I first heard about Steven Winter neary 40 years ago when I was in Architecture School. His early research on energy efficiency and more efficient building systems was exciting and inspiring then. It still is. He recently received an Evergreen Award from Eco-Structure Magazine. Some of his remarks in the October 2009 issue of the magazine will provide building product manufacturers with food for thought:

"The world has been practicing sustainability and green design practices for perhaps 15 years. It's a fairly new endeavor... What we don't know yet are the results and ramifications of all this greenness we're producing. The long-term effects, both good and bad, of green building decisions have not yet been realized."

"The big missing component in much of the green building world is measurement and verification... Go back a year later and see if they're as healthy as they're supposed to be. Go back two years later and see if the equipment is operating the way it is supposed to be. We need to measure and verify all projects and claims."
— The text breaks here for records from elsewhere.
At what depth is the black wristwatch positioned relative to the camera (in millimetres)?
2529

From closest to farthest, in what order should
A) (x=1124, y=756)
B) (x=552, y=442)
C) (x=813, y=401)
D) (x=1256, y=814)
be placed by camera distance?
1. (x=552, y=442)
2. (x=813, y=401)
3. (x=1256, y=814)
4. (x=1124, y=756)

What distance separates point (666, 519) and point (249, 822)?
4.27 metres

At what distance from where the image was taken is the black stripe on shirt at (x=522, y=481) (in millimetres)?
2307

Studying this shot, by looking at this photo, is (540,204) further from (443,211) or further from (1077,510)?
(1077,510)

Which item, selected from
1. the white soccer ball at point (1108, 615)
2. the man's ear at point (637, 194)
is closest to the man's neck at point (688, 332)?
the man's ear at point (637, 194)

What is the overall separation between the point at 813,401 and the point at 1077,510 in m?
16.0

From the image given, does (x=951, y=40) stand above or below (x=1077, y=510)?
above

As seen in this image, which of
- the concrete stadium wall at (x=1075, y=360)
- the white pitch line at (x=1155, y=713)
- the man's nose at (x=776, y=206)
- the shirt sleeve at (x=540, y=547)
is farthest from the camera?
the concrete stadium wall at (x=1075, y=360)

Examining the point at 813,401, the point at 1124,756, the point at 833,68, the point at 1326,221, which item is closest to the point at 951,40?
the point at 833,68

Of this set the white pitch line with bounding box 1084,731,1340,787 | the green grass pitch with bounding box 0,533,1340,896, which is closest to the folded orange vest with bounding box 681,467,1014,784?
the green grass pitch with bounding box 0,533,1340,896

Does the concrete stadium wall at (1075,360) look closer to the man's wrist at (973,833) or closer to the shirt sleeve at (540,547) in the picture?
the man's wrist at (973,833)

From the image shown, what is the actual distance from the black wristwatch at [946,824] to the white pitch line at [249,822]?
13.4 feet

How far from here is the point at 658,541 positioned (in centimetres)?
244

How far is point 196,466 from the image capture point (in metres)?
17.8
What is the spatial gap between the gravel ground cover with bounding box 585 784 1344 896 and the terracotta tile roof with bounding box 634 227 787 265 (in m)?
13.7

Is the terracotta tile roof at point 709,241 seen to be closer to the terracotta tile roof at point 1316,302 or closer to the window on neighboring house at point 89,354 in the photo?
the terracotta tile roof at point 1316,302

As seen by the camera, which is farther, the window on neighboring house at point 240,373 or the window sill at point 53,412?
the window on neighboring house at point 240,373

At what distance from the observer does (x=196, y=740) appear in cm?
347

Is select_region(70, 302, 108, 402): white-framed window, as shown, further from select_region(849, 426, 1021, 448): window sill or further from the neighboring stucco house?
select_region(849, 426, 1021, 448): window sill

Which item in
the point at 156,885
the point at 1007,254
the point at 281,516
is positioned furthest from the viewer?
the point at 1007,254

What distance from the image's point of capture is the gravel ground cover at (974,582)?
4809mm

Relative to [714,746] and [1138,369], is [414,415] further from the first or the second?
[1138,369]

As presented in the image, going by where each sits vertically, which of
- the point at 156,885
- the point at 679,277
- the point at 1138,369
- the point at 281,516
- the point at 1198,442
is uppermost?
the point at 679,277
"What has really changed now is no architect can practice without being green, and no building gets built without it being green... Builders, developers, consumers, lenders, and insurers now get it."

"[Green building has] become institutionalized in everything, from financing to codes to understanding and appreciating green concepts... There will be green buildings or no buildings."

"Can we expand sustainability beyond a singular building or a group of buildings to an entire community? When an entire city is sustainable, we can make real impact on its inhabitants and on the environment."

"[This movement] is going to have to be driven by the financial and political decision makers and then executed by the architecture and design community. New York has just introduced legislation requiring all buildings-- all of them-- to undergo energy audits every 10 years. When the entire city of New York becomes green, that has a huge impact."

"In the future, these buildings and homes that utilize net zero energy on an annual basis are going to be what really provide a major impact. Putting up a building that produces more energy than it utilizes-- that's pretty exciting stuff. This movement is getting stronger and more incentives are appearing for it."